Hiç araba görmemiş birisine arabayı nasıl anlatırsınız? Şimdiki zamanlarda direkt fotoğrafı göstermeye çalışabiliriz. Ancak fotoğrafını görmek arabanın ne olduğunu anlatmamıza yetmeyecektir. Belki at arabasına benzetebiliriz, belki kızağa benzetebiliriz, belki de taş devrini anlatan çizgi filmlerdeki gibi içerikler göstermeye çalışırız. Hangi yolu seçersek seçelim karşımızdaki kişiye hiç görmediği bir şeyi anlatırken, onun hayatında yer alan durumları örnek göstererek anlatmaya çalışırız. Bundandır ki arabayı at arabasına benzetebilir, at veya eşek gibi hayvanlar üzerinden tanım yapabiliriz.

Tıpkı hiç görmediğimiz bir eşyayı anlatırken kullandığımız bu yöntemi neden başka alanlarda kullanamıyoruz? Örneğin bir başka kültürü, ülkeyi veya dini inanışı anlatırken neden bizlerden farklı olan noktalarına odaklanıyoruz ki? Onlar yemeği böyle yer, orucu bizden farklı, adetleri bize hiç uymuyor veya gelenekleri bize ters gibi cümleler kurabiliyoruz. Her nedense başka ülkelere, topluluklara veya kültürlere dair hep bizden farklı noktalarına odaklanıyoruz. Gerçekten bizim var olabilmemiz veya bizim ‘’biz’’ olabilmemiz için illa bize tezat olan veya bizden farklı olan bir ötekinin var olması mı gerekiyor?

Yukarıdaki durumları düşündüğümde Jabaghi Baj’ın Çerkesler kitabında okuduğum bir bölüm aklıma geliyor. Kitabın bir bölümünde, Çerkes kültüründe yer alan Yürüme Çöreği ismini verdikleri bir gelenekten bahsediyor. Bu gelenekte çocuk yürümeye başlayınca çocuk için büyük bir çörek yapılır ve çöreğin üstüne kalem, kitap, makas, yüzük gibi eşyaların yerleştirilirmiş. Bundan sonra çocuk bu nesnelerden hangisini seçerse ilerde bu mesleği yapacağına dair inanışları varmış. Bu ritüel aklıma kendi çocukluğumda uygulanan başka bir geleneği getirdi. Benim çocukluğumda da bebekler yürümeye başladıkları anda bütün mahalle bebek evinde toplanır, bebeğin etrafına makas, kaşık, cetvel, kalem, kitap gibi nesneler konulurdu. Bebek bu nesnelerden hangisini seçerse ilerde bu konuya dair bir mesleği olacağına inanılırdı.

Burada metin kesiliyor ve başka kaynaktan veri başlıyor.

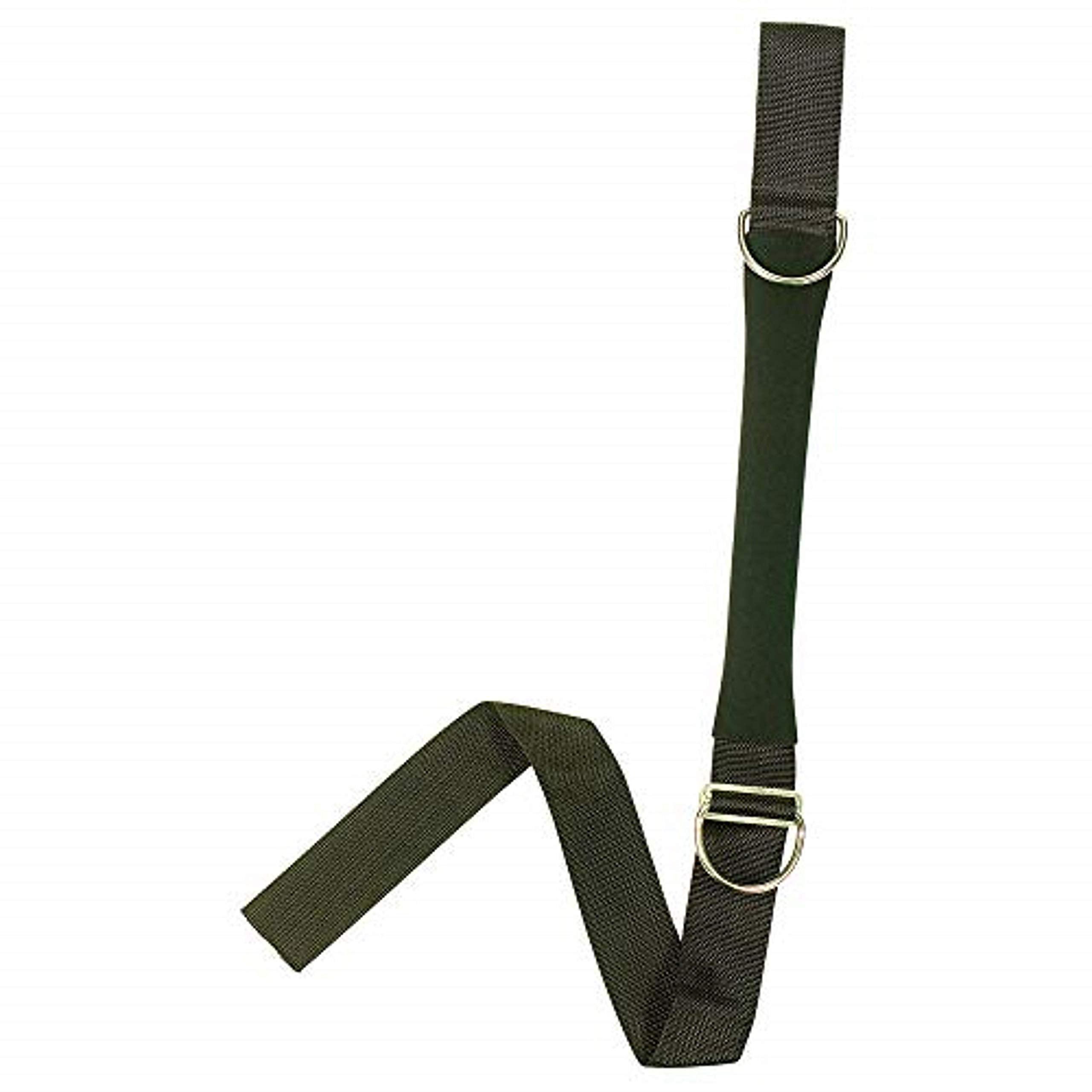 Dive Rite 2 Inch Crotch Strap With Scooter Ring, Black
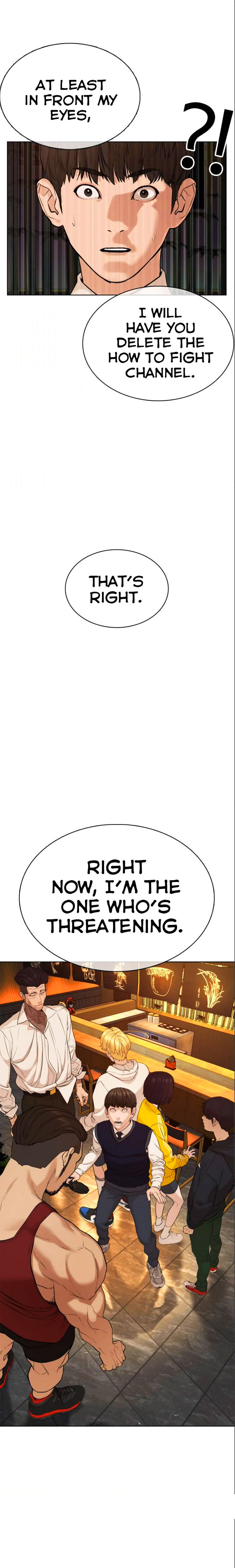 How To Fight - Chapter 48: Right Now, I'm The One Who's Threatening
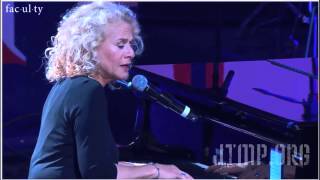 Boston Strong  Carole King  quotSo Far Awayquot with James Taylor  LIVE [upl. by Enail]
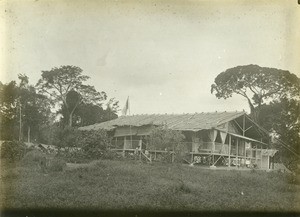 House in Talagouga, in Gabon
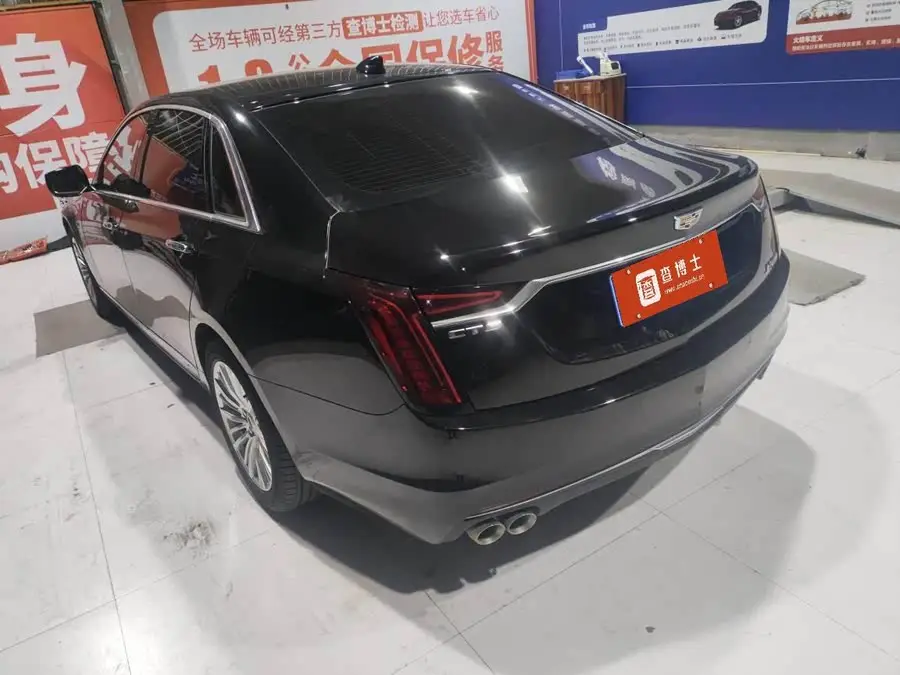 كاديلاك CT6 2021 28T طراز الموضة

Benim bildiğim kadarıyla ailem Çerkes değil. Ancak bu örnekte görülüyor ki ortak yönlerimiz var. Kültürel olarak başka hangi konularda hangi toplumlarla ortak yönlerimiz var bilemiyorum. Ancak bu örnek ile karşılaşmak bana başka kültürlere dair olumsuz veya bizden farklı olan noktalarına odaklanmamam gerektiğini hatırlattı. Elbette farklılıklara odaklanmak daha kolaydı. Hatta en kolay yol buydu. Ancak bu yol beraberinde önyargıları, olumsuz eşleşmeleri beraberinde getiriyor.

Hiç görmediğimiz veya hiç tanışmadığımız insanlarla ilk iletişim deneyimimizde bu önyargılar nedeniyle zaman zaman yarıda kalan veya hiç başlamayan iletişimler söz konusu olabiliyor. Kültür dediğimiz şey elbette çeşitlilikleri içerisinde barındırır. Her topluluk veya kültür benzer olmak zorunda değildir. Ancak tamamen birbirinden de farklı değildir. İşte bu benzer noktalar iletişim ile kültür alışverişi ile mümkün olabilmektedir. Nasıl ki bir domates tarlasında bütün domatesler birbirinden farklı ancak özünde birer domates oluyorsa insanlar da böyledir. Hepimizin birbirimizden farklı olduğu noktalar elbette olacaktır. Ancak temelde hepimiz insanız. Belki de buna odaklanmak bizim için en kıymetli nokta olacaktır. Gökkuşağı da tek tiptir ancak tek bir renk barındırmaz. Ne dersiniz, böyle bakınca kültürel farklılıklar daha anlamlı geliyor mu size de?